Since the murder of North Korean Leader Kim Jong Un's half-brother in Malaysia last month, the two countries have been embroiled in a diplomatic spat over his body.
Malaysia's prime minister says his country is prepared to release the body of Kim Jong Nam and allow an unspecified number of North Koreans to depart, in exchange for the return of nine Malaysians who had been blocked from leaving North Korea. He said a plane carrying the Malaysians had already taken off from Pyongyang.
"Following the completion of the autopsy on the deceased and receipt of a letter from his family requesting the remains be returned to North Korea, the coroner has approved the release of the body," Prime Minister Najib Razak said in a statement Thursday.
He did not indicate when Kim's body would be transferred. However, The Associated Press reports that "a van was seen leaving the morgue where Kim's body was being held, after which police guards were removed."
The deal marks a turning point in what had been a rapidly fraying relationship.

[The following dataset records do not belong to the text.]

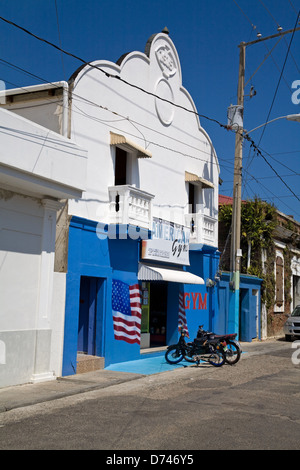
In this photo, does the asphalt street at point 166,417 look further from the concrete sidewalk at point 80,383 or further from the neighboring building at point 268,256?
the neighboring building at point 268,256

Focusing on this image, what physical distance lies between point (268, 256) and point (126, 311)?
44.1ft

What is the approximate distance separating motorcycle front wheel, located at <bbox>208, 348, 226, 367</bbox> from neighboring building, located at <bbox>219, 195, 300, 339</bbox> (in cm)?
939

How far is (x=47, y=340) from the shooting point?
1136cm

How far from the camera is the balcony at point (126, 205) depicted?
13984 millimetres

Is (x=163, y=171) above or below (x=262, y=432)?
above

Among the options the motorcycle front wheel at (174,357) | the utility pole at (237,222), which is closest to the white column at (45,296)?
the motorcycle front wheel at (174,357)

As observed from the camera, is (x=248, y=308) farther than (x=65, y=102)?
Yes

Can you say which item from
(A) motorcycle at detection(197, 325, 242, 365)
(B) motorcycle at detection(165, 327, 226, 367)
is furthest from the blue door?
(A) motorcycle at detection(197, 325, 242, 365)

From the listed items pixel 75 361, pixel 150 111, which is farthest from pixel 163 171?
pixel 75 361

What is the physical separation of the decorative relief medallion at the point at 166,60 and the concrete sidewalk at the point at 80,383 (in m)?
9.61

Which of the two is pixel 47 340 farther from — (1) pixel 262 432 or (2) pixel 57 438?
(1) pixel 262 432

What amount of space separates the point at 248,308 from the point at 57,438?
1770cm

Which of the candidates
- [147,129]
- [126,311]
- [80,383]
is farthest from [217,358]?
[147,129]

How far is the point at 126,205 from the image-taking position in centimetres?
1396
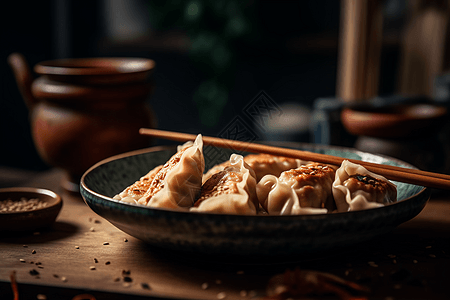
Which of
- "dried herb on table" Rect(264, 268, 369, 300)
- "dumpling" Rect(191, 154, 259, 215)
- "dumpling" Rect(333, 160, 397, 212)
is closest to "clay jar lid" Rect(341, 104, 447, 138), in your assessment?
"dumpling" Rect(333, 160, 397, 212)

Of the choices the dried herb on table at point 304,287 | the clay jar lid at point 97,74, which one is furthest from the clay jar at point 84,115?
the dried herb on table at point 304,287

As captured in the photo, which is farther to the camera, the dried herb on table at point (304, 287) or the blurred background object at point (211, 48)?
the blurred background object at point (211, 48)

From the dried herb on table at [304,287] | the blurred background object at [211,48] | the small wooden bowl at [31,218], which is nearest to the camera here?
the dried herb on table at [304,287]

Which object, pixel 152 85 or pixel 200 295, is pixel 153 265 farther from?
pixel 152 85

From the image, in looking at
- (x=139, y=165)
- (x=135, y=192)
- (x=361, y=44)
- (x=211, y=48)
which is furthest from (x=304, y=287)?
(x=211, y=48)

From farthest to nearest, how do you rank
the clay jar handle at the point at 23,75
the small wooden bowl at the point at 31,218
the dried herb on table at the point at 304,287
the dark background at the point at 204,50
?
the dark background at the point at 204,50 → the clay jar handle at the point at 23,75 → the small wooden bowl at the point at 31,218 → the dried herb on table at the point at 304,287

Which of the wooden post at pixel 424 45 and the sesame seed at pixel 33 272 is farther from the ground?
the wooden post at pixel 424 45

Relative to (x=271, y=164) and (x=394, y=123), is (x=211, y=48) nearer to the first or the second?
(x=394, y=123)

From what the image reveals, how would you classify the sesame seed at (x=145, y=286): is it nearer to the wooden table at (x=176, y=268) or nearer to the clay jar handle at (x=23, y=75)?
the wooden table at (x=176, y=268)
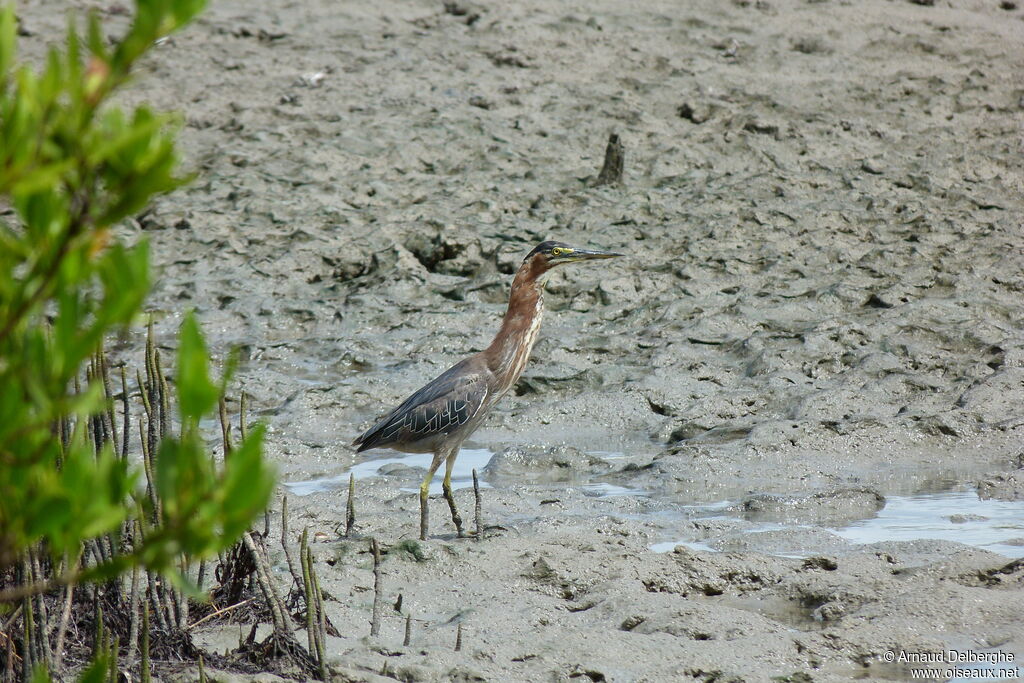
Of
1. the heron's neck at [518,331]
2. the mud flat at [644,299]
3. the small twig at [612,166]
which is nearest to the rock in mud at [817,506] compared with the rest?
the mud flat at [644,299]

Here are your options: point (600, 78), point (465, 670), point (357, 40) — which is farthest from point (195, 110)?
point (465, 670)

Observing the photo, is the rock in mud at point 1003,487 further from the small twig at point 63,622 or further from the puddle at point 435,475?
the small twig at point 63,622

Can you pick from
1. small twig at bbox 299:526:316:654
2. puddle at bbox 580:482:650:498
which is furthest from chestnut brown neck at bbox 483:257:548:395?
small twig at bbox 299:526:316:654

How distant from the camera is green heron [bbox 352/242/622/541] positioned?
614 centimetres

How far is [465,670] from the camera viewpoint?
12.2 feet

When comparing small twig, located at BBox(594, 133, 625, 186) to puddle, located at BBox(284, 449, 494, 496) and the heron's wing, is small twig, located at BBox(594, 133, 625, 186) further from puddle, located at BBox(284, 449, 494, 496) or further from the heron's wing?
the heron's wing

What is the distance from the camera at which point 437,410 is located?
20.0 feet

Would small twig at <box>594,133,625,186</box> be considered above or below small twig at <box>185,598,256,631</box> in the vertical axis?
below

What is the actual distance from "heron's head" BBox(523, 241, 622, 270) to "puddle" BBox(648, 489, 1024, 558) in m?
1.76

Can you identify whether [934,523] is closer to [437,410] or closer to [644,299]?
[437,410]

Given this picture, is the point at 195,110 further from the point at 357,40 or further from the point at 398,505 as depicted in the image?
the point at 398,505

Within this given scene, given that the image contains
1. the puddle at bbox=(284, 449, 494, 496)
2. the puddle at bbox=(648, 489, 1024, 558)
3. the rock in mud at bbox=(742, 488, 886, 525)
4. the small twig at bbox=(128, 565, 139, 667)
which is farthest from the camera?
the puddle at bbox=(284, 449, 494, 496)

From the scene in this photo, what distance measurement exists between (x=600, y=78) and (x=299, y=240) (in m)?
4.02

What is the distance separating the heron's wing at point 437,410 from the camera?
6.13m
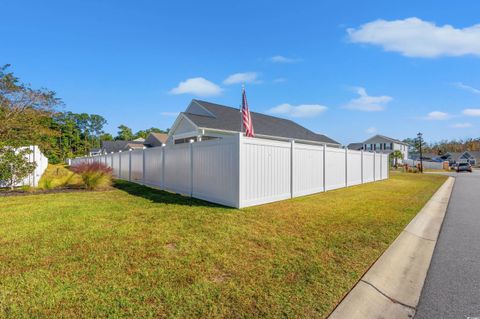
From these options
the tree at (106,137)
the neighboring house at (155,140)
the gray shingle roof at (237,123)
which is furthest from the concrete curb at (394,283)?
the tree at (106,137)

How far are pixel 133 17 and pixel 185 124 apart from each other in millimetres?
7120

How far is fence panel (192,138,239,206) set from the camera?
22.1 feet

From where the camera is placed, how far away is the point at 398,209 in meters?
6.97

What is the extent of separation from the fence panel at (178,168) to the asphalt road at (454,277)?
697 centimetres

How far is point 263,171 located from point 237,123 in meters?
10.9

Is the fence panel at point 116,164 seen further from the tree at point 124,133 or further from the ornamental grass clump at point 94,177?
the tree at point 124,133

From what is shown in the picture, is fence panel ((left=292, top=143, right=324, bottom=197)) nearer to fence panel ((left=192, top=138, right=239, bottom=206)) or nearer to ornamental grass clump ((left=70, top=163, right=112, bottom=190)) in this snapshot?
fence panel ((left=192, top=138, right=239, bottom=206))

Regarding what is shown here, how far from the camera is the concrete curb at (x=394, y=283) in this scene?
2.41 meters

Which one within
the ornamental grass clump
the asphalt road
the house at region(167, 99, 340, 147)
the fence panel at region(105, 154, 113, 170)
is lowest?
the asphalt road

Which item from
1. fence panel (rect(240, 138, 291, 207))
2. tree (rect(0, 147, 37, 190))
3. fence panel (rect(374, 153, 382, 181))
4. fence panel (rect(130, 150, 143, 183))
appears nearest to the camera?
fence panel (rect(240, 138, 291, 207))

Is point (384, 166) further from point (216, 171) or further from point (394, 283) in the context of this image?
point (394, 283)

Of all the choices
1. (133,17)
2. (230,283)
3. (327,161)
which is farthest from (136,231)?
(133,17)

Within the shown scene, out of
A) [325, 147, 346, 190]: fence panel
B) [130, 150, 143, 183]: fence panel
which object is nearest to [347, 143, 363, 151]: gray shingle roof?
[325, 147, 346, 190]: fence panel

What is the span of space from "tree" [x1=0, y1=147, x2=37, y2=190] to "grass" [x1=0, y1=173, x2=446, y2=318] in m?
4.51
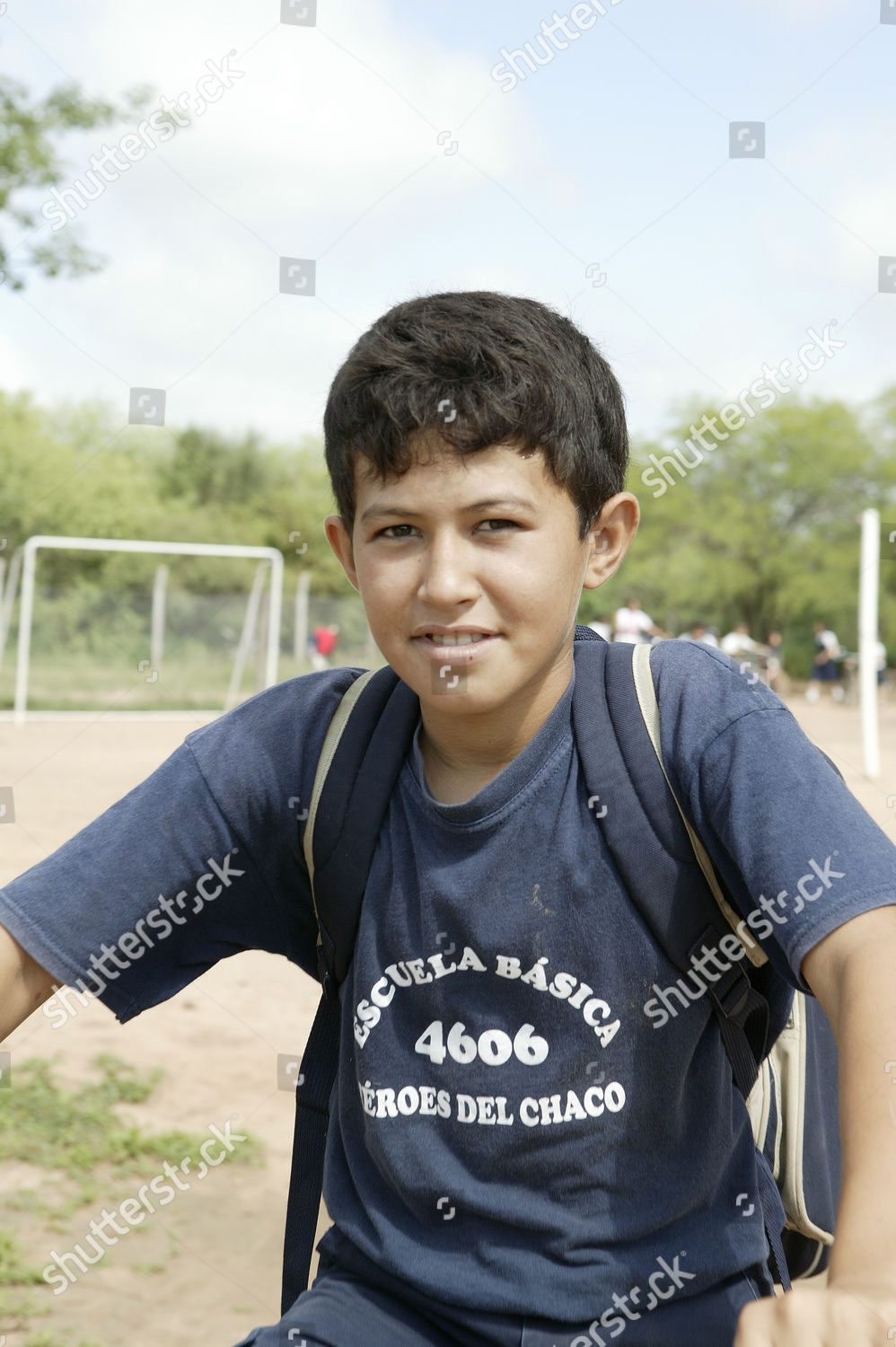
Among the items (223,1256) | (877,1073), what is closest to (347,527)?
(877,1073)

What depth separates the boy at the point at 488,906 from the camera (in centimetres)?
122

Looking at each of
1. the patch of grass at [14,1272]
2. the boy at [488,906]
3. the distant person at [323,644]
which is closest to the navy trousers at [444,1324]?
the boy at [488,906]

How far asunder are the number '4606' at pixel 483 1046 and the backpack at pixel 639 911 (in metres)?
0.14

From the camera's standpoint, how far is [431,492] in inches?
50.4

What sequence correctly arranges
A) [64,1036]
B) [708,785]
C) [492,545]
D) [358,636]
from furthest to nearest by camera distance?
[358,636]
[64,1036]
[492,545]
[708,785]

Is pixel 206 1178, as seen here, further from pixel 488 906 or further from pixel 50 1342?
pixel 488 906

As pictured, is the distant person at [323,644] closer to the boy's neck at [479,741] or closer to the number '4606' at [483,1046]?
the boy's neck at [479,741]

As The Two-Way has reported, both nations had blocked each other's citizens from departing and expelled their ambassadors.
Malaysia performed an autopsy despite protests lodged by North Korea. Pyongyang sent a diplomatic delegation to demand the body, but Malaysia refused to give it up without DNA samples from a relative.
Kim Jong Nam suddenly became ill at the Kuala Lumpur airport on Feb. 13 and died before he reached the hospital.
The story then became even more mysterious. Surveillance footage appeared to show two women approach Kim. One of them then covered his face in a cloth. Malaysian authorities later stated that Kim was poisoned with the nerve agent VX, an extremely powerful chemical weapon that would suggest the involvement of a state actor.
Two women, allegedly the same two from the video, have been arrested and formally charged with murder. They claim they were tricked into thinking it was a prank for a television show. A number of other people have been identified as suspects and are believed to have fled Malaysia or gone into hiding.
"Our police investigation into this serious crime on Malaysian soil will continue," Razak added. "I have instructed for all possible measures to be taken to bring those responsible for this murder to justice."
Kim Jong Nam, the eldest son of North Korea's former leader Kim Jong Il, fell out of favor with the country's leadership in 2001.
The AP writes that North Korea's state news agency also confirmed the deal. It said "the two sides had pledged to 'guarantee the safety and security' of each other's citizens, and that Malaysia had agreed to transfer the body 'to the family of the deceased' in North Korea."
The news agency notes that Kim is "believed to have children with women living in Macau and Beijing, not in North Korea."
North Korean officials have speculated that Kim died of a heart attack, despite Malaysia's evidence that he was killed by a chemical weapon.